Congressional Quarterly 24, no. 26 (July 1, 1966): 1398-400.
This "CQ Fact Sheet" provides details of the creation, on June 10,
1966, of the National Conference for New Politics (NCNP). Julian Bond
co-chaired the organization at a time when he was in the midst of his
legal battle for his seat in the Georgia Legislature. The organization's
intentions were to,
"Coordinate the activities of the "peace" groups and civil rights
workers and to support candidates for office in the 1966 election."
The NCNP had recently formed an office in New York and announced plans
for a fundraising drive to collect $500,000. They were to distribute
the funds to candidates who declared they were willing to work for
"social change at home and abroad and willing to work to abolish
poverty and racism." More specifically, candidates had to pledge to
work for "ending the war in Viet Nam and supporting antipoverty, civil
rights programs." However, the organization was less interested in
winning elections than it was in establishing a "permanent political
organization at the local level."
The article notes that the protests against the war had increased as
American involvement had increased, and that they now had begun to take
on an economic aspect, not just a moral one.
"The economic approach shows a clear relationship with the civil rights
movement, officials said, because Negroes essentially have been excluded
from the war industries.
In the May 13 demonstration, Bond, also a staff member of the Student
Nonviolent Coordinating Committee (SNCC), called for a closer
relationship between the civil rights and "peace" movements.
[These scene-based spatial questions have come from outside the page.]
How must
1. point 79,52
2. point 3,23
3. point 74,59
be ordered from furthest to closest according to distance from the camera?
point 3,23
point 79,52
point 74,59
The
civil rights movement, he said, is interested in peace because war
"kills ideas and dissent as well as people" and downgrades social
and welfare programs. "This relationship must be demonstrated and
shown," he said.
Among other civil rights leaders, Dr. Martin Luther King has pledged
his support of the "peace" movement, but James Meredith has said that
"there is no connection between the fighting of a war under orders and
civil rights..."
The mayors of New York, Detroit and Boston made the economic point June
12 on "Meet the Press" (NBC-TV). They said the nation's cities were
indirect casualties of the Viet Nam war."
A sidebar in the article notes the vulnerability of candidates
previously elected based on their support of Johnson's Great
Society programs. Many of the members of Congress who were elected
on this basis came from poorer districts where the war's drain on
domestic dollars had its greatest impact. The result was a
dissatisfied electorate that, it was expected, would make this year's
elections an uphill battle for many of these candidates.